→ Task statement: Word for word, return each entry that follows, with every image removed.

→ Data for this task:
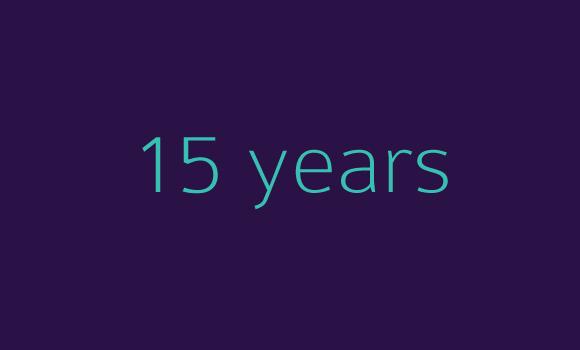 15 años de este blog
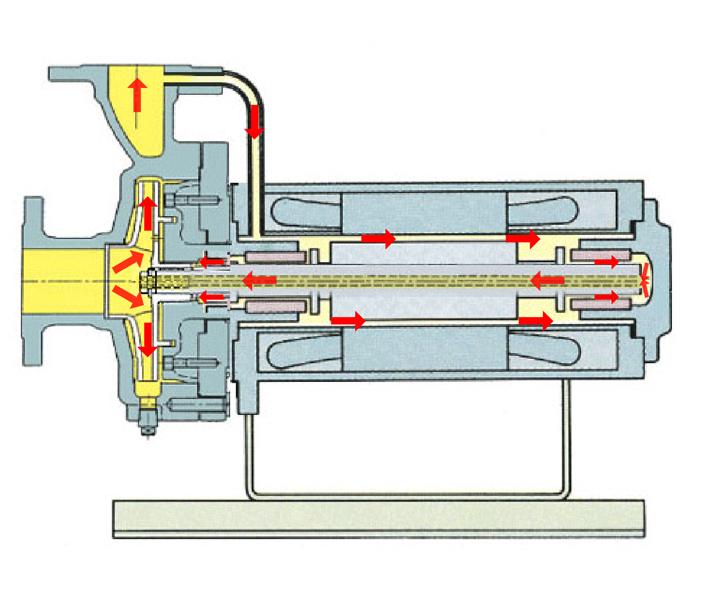 基本分离型屏蔽电泵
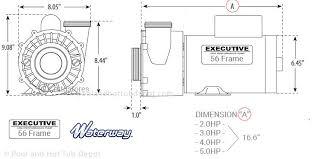 pf 40 2n22 waterway 4hp tub pump in canada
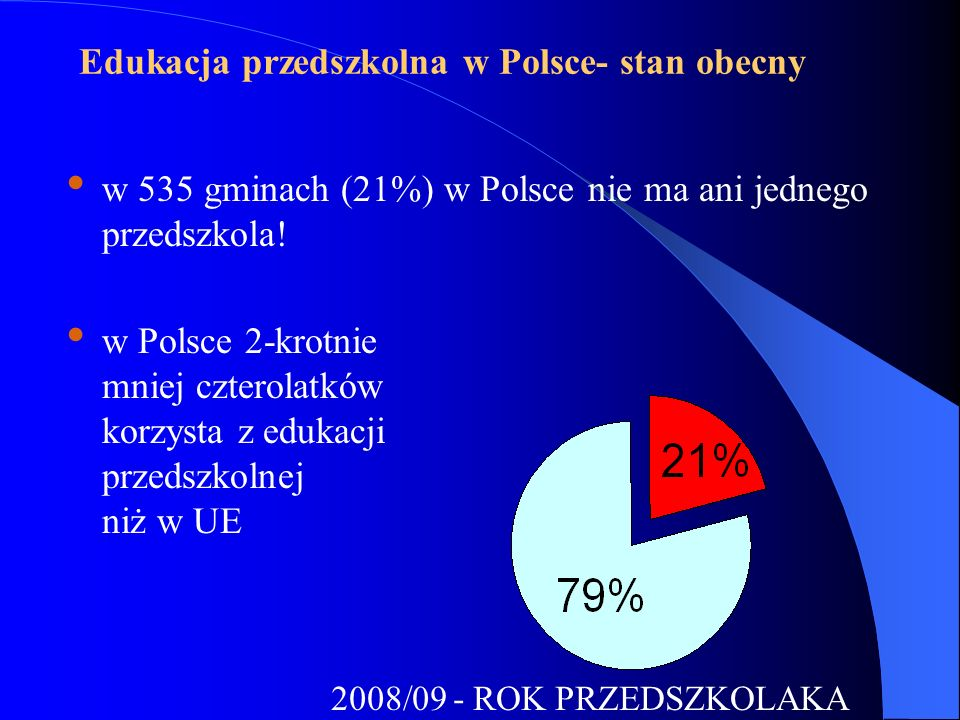2008/09 - ROK PRZEDSZKOLAKA Edukacja przedszkolna w Polsce- stan obecny w 535 gminach (21%) w Polsce nie ma ani jednego przedszkola! w Polsce 2-krotni
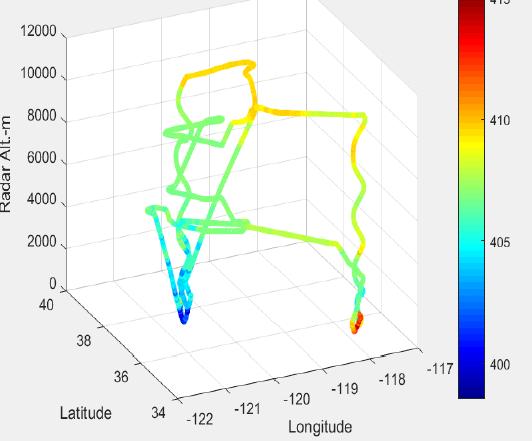 用matlab绘制四维散点强力,第四维的软件数值清除cad的层图图像图片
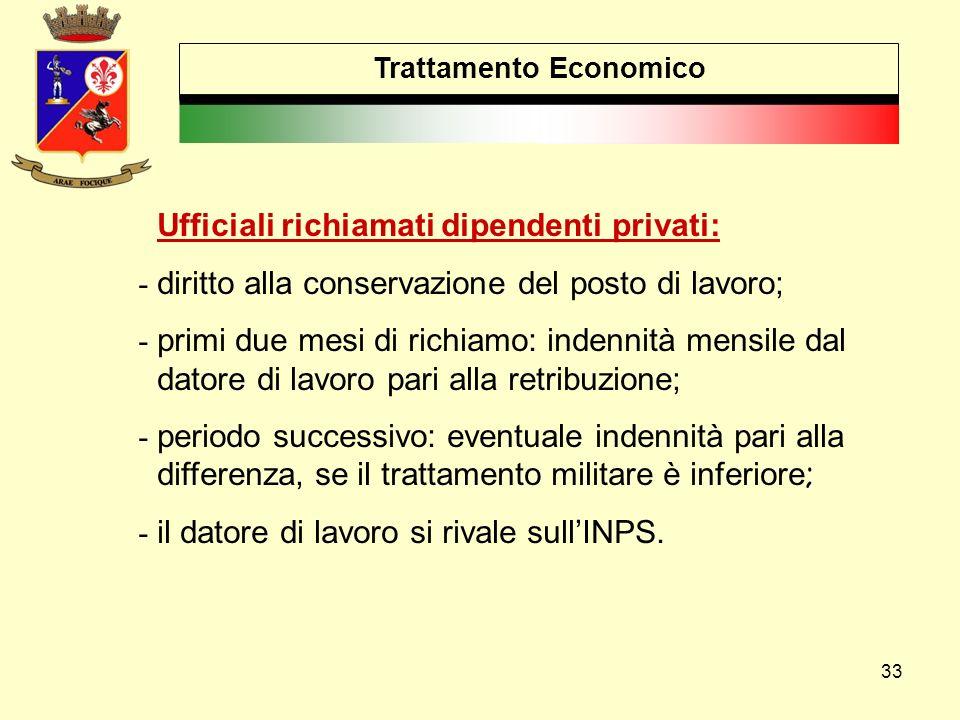 33 Trattamento Economico Ufficiali richiamati dipendenti privati: - diritto alla conservazione del posto di lavoro; - primi due mesi di richiamo: inde
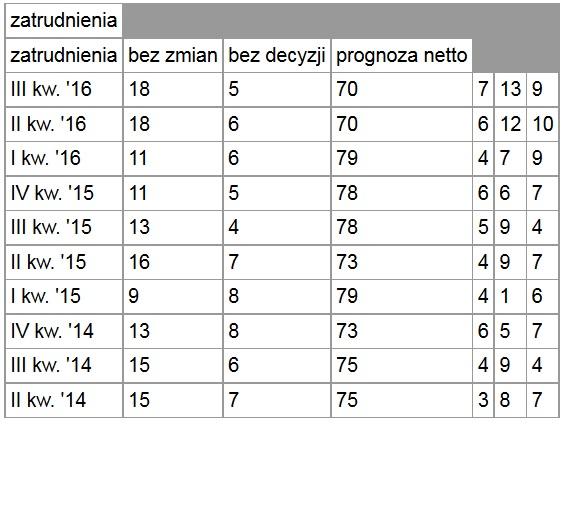 Zestawienie perspektyw zatrudnienia w kolejnych kwartałach w poszczególnych badaniach w procentach (źródło.Manpower)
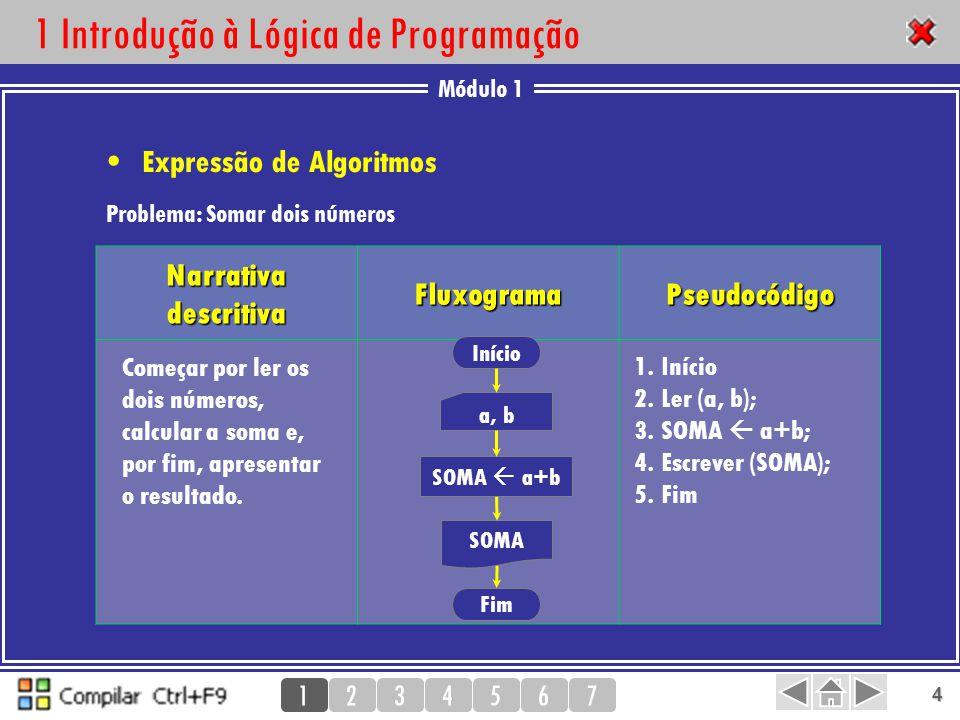1 Introdução à Lógica de Programação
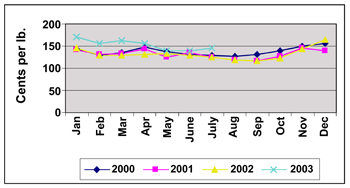 Graph showing average retail prices for tomatoes (cents per pound) in each month of 2000, 2001, 2002, and 2003.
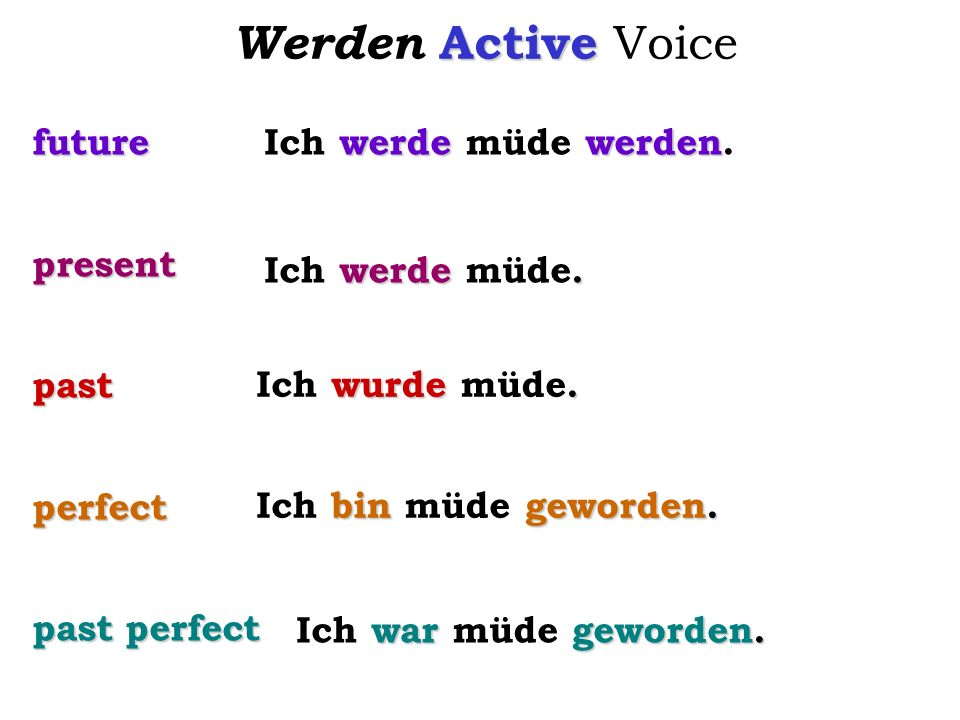 Werden Active Voice future present past perfect past perfect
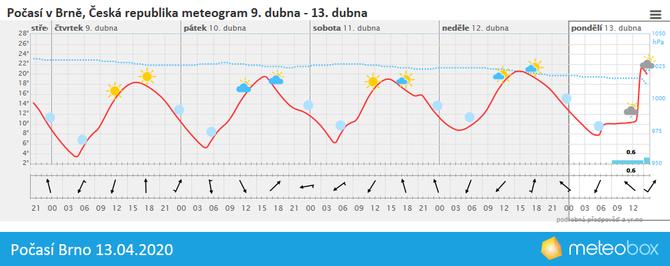 Počasí Brno 13.4.2020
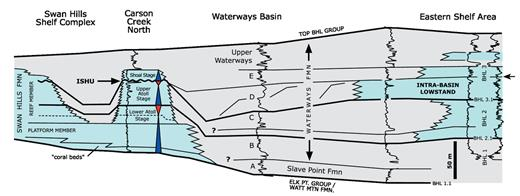 —Beaverhill Lake Group sequences, Waterways Formation correlation units, and Carson Creek North reef stages, including the interpreted intrabasin lowstand interval corresponding to the Swan Hills ISHU.
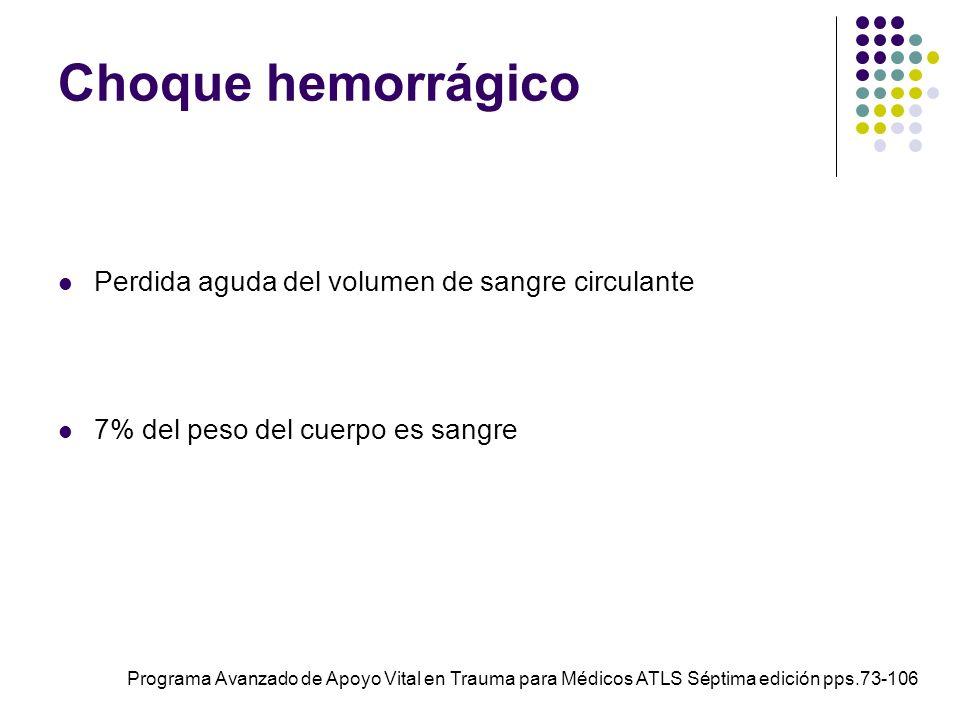 Choque hemorrágico Perdida aguda del volumen de sangre circulante 7% del peso del cuerpo es sangre Programa Avanzado de Apoyo Vital en Trauma para Méd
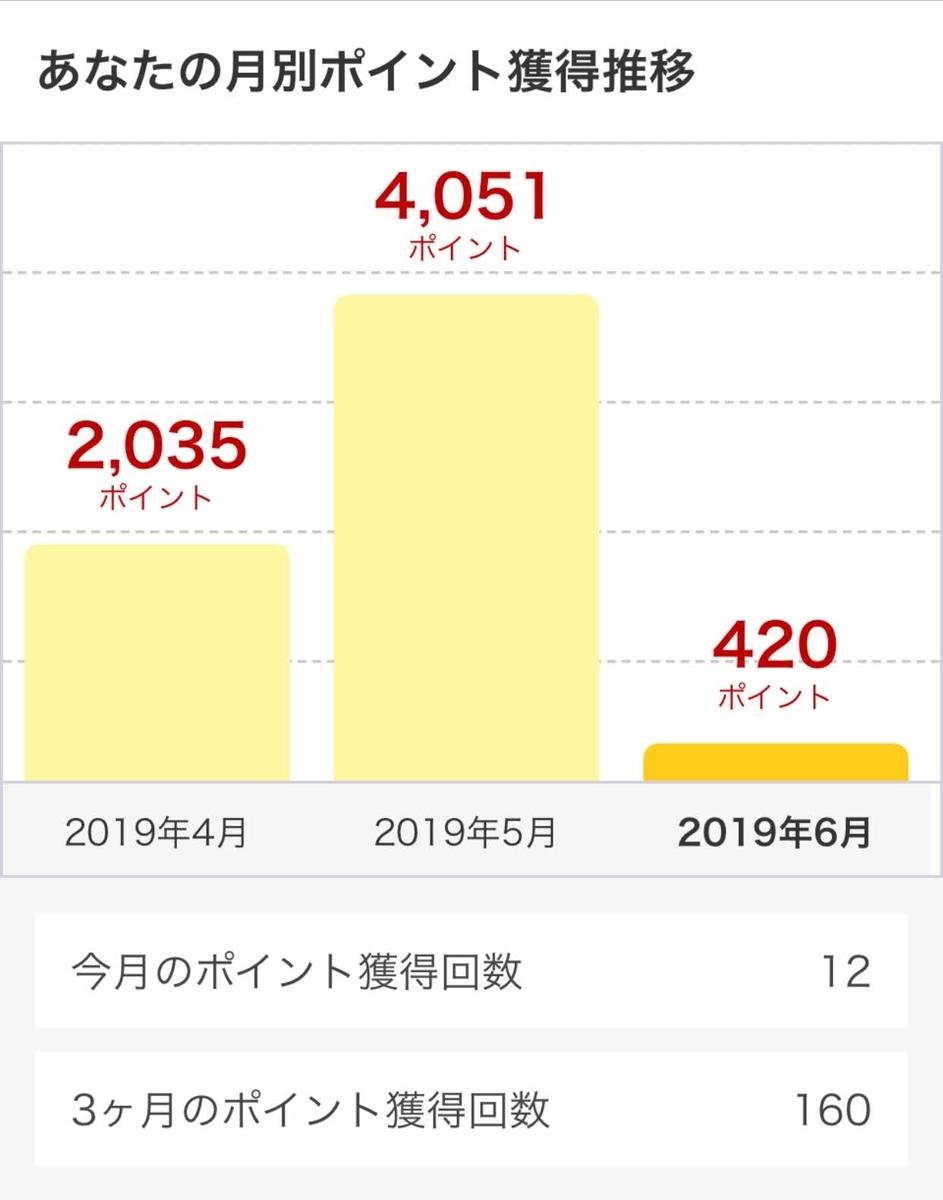 f:id:ku-chan5649:20190603192407j:plain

→ Answer to the problem:
 15 años de este blog
 基本分离型屏蔽电泵
 pf 40 2n22 waterway 4hp tub pump in canada
2008/09 - ROK PRZEDSZKOLAKA Edukacja przedszkolna w Polsce- stan obecny w 535 gminach (21%) w Polsce nie ma ani jednego przedszkola! w Polsce 2-krotni
 用matlab绘制四维散点强力,第四维的软件数值清除cad的层图图像图片
 33 Trattamento Economico Ufficiali richiamati dipendenti privati: - diritto alla conservazione del posto di lavoro; - primi due mesi di richiamo: inde
 Zestawienie perspektyw zatrudnienia w kolejnych kwartałach w poszczególnych badaniach w procentach (źródło.Manpower)
1 Introdução à Lógica de Programação
 Graph showing average retail prices for tomatoes (cents per pound) in each month of 2000, 2001, 2002, and 2003.
 Werden Active Voice future present past perfect past perfect
 Počasí Brno 13.4.2020
 —Beaverhill Lake Group sequences, Waterways Formation correlation units, and Carson Creek North reef stages, including the interpreted intrabasin lowstand interval corresponding to the Swan Hills ISHU.
 Choque hemorrágico Perdida aguda del volumen de sangre circulante 7% del peso del cuerpo es sangre Programa Avanzado de Apoyo Vital en Trauma para Méd
 f:id:ku-chan5649:20190603192407j:plain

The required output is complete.